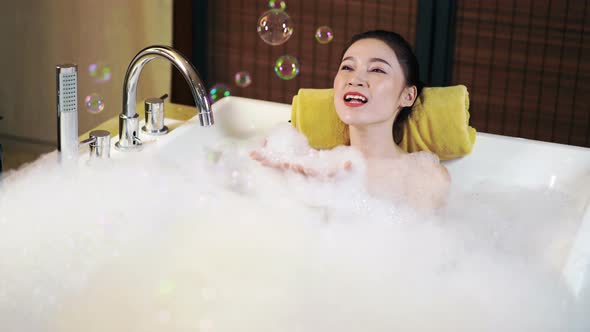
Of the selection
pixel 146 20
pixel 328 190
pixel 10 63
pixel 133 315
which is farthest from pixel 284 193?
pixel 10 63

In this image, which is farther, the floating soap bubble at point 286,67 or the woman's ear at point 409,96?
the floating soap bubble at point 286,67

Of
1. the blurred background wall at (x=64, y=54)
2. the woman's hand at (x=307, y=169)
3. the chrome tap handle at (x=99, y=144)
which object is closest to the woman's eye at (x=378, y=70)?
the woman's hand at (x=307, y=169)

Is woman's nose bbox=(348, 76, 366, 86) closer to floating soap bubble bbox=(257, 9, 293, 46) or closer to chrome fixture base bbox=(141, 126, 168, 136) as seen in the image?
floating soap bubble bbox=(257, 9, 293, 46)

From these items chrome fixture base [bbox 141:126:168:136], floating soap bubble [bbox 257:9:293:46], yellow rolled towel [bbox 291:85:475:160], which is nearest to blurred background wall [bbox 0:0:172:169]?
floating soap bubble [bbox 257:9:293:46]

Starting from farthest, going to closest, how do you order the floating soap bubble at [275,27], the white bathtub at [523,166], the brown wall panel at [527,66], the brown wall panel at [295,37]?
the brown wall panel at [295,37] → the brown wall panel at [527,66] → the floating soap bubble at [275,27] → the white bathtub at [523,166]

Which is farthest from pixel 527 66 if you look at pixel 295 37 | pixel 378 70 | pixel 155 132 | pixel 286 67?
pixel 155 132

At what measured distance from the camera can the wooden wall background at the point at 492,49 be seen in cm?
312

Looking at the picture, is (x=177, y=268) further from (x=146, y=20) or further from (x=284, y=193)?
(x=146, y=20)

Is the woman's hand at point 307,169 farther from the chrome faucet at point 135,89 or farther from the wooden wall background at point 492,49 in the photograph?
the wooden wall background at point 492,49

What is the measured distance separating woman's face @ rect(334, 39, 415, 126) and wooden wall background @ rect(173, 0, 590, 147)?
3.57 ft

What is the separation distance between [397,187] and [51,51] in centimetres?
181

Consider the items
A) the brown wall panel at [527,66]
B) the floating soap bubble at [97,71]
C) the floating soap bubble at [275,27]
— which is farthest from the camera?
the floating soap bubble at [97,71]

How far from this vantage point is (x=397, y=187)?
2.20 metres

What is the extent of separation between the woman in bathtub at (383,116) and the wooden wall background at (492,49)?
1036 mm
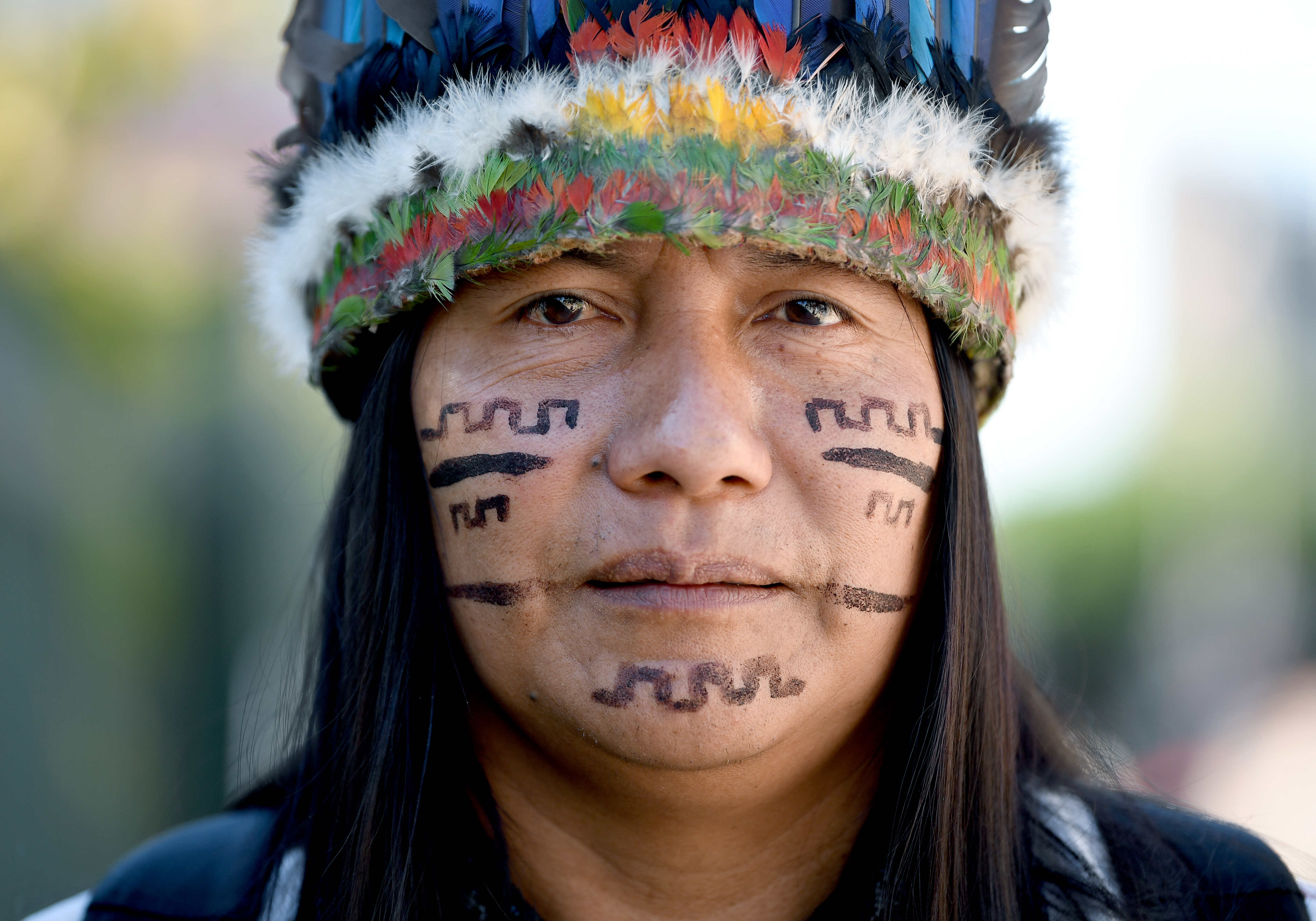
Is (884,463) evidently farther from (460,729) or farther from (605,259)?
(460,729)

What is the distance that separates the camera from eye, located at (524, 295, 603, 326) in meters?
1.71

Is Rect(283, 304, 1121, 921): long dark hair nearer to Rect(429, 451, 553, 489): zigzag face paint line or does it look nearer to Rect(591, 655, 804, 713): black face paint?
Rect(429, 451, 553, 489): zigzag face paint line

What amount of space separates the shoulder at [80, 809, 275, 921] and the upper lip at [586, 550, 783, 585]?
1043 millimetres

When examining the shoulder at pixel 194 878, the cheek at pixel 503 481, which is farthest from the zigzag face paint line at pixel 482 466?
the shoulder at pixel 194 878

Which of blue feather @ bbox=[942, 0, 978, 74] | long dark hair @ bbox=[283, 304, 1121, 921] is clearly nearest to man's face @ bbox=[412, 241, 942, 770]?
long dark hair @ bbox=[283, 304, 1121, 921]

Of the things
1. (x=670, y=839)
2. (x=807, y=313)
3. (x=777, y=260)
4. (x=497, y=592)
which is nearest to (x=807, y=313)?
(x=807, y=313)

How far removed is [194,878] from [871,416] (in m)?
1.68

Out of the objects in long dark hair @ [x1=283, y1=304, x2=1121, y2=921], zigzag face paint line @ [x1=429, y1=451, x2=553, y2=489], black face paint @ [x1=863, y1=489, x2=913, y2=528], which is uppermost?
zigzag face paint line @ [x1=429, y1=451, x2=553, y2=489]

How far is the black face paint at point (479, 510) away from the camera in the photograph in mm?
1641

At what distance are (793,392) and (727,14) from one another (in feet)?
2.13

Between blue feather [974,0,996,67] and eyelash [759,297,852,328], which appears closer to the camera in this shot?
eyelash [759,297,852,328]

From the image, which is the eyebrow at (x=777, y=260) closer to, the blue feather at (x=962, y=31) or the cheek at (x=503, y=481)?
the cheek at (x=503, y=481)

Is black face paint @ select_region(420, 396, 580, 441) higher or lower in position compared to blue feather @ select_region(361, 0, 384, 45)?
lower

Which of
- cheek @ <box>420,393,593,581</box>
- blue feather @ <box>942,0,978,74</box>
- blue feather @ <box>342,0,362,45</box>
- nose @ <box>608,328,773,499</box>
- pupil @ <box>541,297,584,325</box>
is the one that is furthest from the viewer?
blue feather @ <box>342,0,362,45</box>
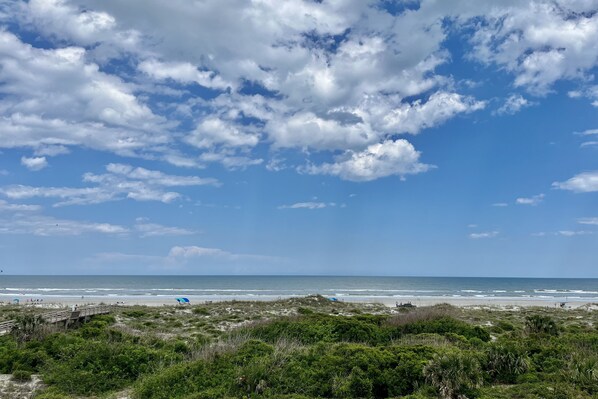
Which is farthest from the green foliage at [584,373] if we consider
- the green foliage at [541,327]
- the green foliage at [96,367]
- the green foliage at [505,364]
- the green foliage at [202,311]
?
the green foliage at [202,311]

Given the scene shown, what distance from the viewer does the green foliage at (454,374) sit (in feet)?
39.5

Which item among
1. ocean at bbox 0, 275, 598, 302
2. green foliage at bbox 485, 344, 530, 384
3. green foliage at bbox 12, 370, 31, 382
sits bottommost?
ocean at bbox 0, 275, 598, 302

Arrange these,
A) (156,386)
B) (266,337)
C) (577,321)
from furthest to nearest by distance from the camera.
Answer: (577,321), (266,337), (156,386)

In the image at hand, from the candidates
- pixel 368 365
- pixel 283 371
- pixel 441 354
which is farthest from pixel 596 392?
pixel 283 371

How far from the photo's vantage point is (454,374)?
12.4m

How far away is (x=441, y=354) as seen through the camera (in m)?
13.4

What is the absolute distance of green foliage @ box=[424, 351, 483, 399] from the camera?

» GIVEN PROBLEM
Leave the images out, please, and restate each line word for word.

» EXERCISE RESPONSE
Of the selection
pixel 146 20
pixel 328 190
pixel 10 63
pixel 133 315
which is farthest from pixel 284 193?
pixel 10 63

In this image, which is farther, the floating soap bubble at point 286,67 or the woman's ear at point 409,96?
the floating soap bubble at point 286,67

Of
1. the blurred background wall at (x=64, y=54)
2. the woman's hand at (x=307, y=169)
3. the chrome tap handle at (x=99, y=144)
which object is closest to the woman's eye at (x=378, y=70)?
the woman's hand at (x=307, y=169)

Is woman's nose bbox=(348, 76, 366, 86) closer to floating soap bubble bbox=(257, 9, 293, 46) or closer to chrome fixture base bbox=(141, 126, 168, 136) as seen in the image?
floating soap bubble bbox=(257, 9, 293, 46)

From these items chrome fixture base [bbox 141:126:168:136], floating soap bubble [bbox 257:9:293:46], yellow rolled towel [bbox 291:85:475:160], which is nearest to blurred background wall [bbox 0:0:172:169]?
floating soap bubble [bbox 257:9:293:46]

Starting from farthest, going to closest, how do you order the floating soap bubble at [275,27], the white bathtub at [523,166], the brown wall panel at [527,66], the brown wall panel at [295,37]?
the brown wall panel at [295,37] → the brown wall panel at [527,66] → the floating soap bubble at [275,27] → the white bathtub at [523,166]

Which is farthest from pixel 527 66 if you look at pixel 295 37 | pixel 378 70 | pixel 155 132 | pixel 286 67?
pixel 155 132

At what measured distance from the camera can the wooden wall background at the point at 492,49 be seen in cm?
312

Looking at the picture, is (x=177, y=268) further from (x=146, y=20) or further from (x=284, y=193)?
(x=146, y=20)

Is the woman's hand at point 307,169 farther from the chrome faucet at point 135,89 or farther from the wooden wall background at point 492,49 in the photograph?
the wooden wall background at point 492,49

What is the measured distance separating woman's face @ rect(334, 39, 415, 126) and wooden wall background @ rect(173, 0, 590, 147)?
3.57 ft

What is the separation distance between [397,187] and [51,51] in centimetres?
181

Consider the items
A) the brown wall panel at [527,66]
B) the floating soap bubble at [97,71]
C) the floating soap bubble at [275,27]
— which is farthest from the camera?
the floating soap bubble at [97,71]

How far from this vantage point is (x=397, y=187)?
2.20 metres

What is the extent of separation between the woman in bathtub at (383,116) and the wooden wall background at (492,49)?
1036 mm
Is (884,463) evidently farther from (460,729) or farther from (605,259)?
(460,729)

What is the distance that separates the camera from eye, located at (524, 295, 603, 326) in meters?
1.71

Is Rect(283, 304, 1121, 921): long dark hair nearer to Rect(429, 451, 553, 489): zigzag face paint line or does it look nearer to Rect(591, 655, 804, 713): black face paint?
Rect(429, 451, 553, 489): zigzag face paint line

What amount of space separates the shoulder at [80, 809, 275, 921] and the upper lip at [586, 550, 783, 585]?
1043 millimetres

When examining the shoulder at pixel 194 878, the cheek at pixel 503 481, which is farthest from the zigzag face paint line at pixel 482 466?
the shoulder at pixel 194 878

Which of blue feather @ bbox=[942, 0, 978, 74] | long dark hair @ bbox=[283, 304, 1121, 921] is clearly nearest to man's face @ bbox=[412, 241, 942, 770]?
long dark hair @ bbox=[283, 304, 1121, 921]

Of the things
1. (x=670, y=839)
2. (x=807, y=313)
3. (x=777, y=260)
4. (x=497, y=592)
which is nearest to (x=807, y=313)?
(x=807, y=313)

How far removed is [194,878] from [871,416] (in m)?
1.68

Out of the objects in long dark hair @ [x1=283, y1=304, x2=1121, y2=921], zigzag face paint line @ [x1=429, y1=451, x2=553, y2=489], black face paint @ [x1=863, y1=489, x2=913, y2=528], which is uppermost?
zigzag face paint line @ [x1=429, y1=451, x2=553, y2=489]

How far is the black face paint at point (479, 510) away from the camera in the photograph in mm?
1641

At what distance are (793,392) and (727,14) from one another (in feet)?
2.13

Between blue feather [974,0,996,67] and eyelash [759,297,852,328], which appears closer to the camera in this shot?
eyelash [759,297,852,328]

From the image, which is the eyebrow at (x=777, y=260) closer to, the blue feather at (x=962, y=31) or the cheek at (x=503, y=481)?
the cheek at (x=503, y=481)

Is black face paint @ select_region(420, 396, 580, 441) higher or lower in position compared to blue feather @ select_region(361, 0, 384, 45)?
lower

Which of
- cheek @ <box>420,393,593,581</box>
- blue feather @ <box>942,0,978,74</box>
- blue feather @ <box>342,0,362,45</box>
- nose @ <box>608,328,773,499</box>
- pupil @ <box>541,297,584,325</box>
is the one that is furthest from the viewer?
blue feather @ <box>342,0,362,45</box>
Which is farthest from the green foliage at [584,373] if we consider
- the green foliage at [541,327]
- the green foliage at [96,367]
- the green foliage at [505,364]
- the green foliage at [202,311]
?
the green foliage at [202,311]

Given the scene shown, what distance from the viewer does the green foliage at (454,374) sit (in feet)?
39.5

Which item among
1. ocean at bbox 0, 275, 598, 302
2. green foliage at bbox 485, 344, 530, 384
3. green foliage at bbox 12, 370, 31, 382
sits bottommost?
ocean at bbox 0, 275, 598, 302

Arrange these,
A) (156,386)
B) (266,337)
C) (577,321)
from furthest to nearest by distance from the camera.
Answer: (577,321), (266,337), (156,386)

In the image at hand, from the candidates
- pixel 368 365
- pixel 283 371
- pixel 441 354
which is farthest from pixel 596 392?
pixel 283 371

How far from the photo's vantage point is (454,374)?
12.4m

How far away is (x=441, y=354) as seen through the camera (in m)?
13.4

What is the absolute distance of green foliage @ box=[424, 351, 483, 399] from the camera?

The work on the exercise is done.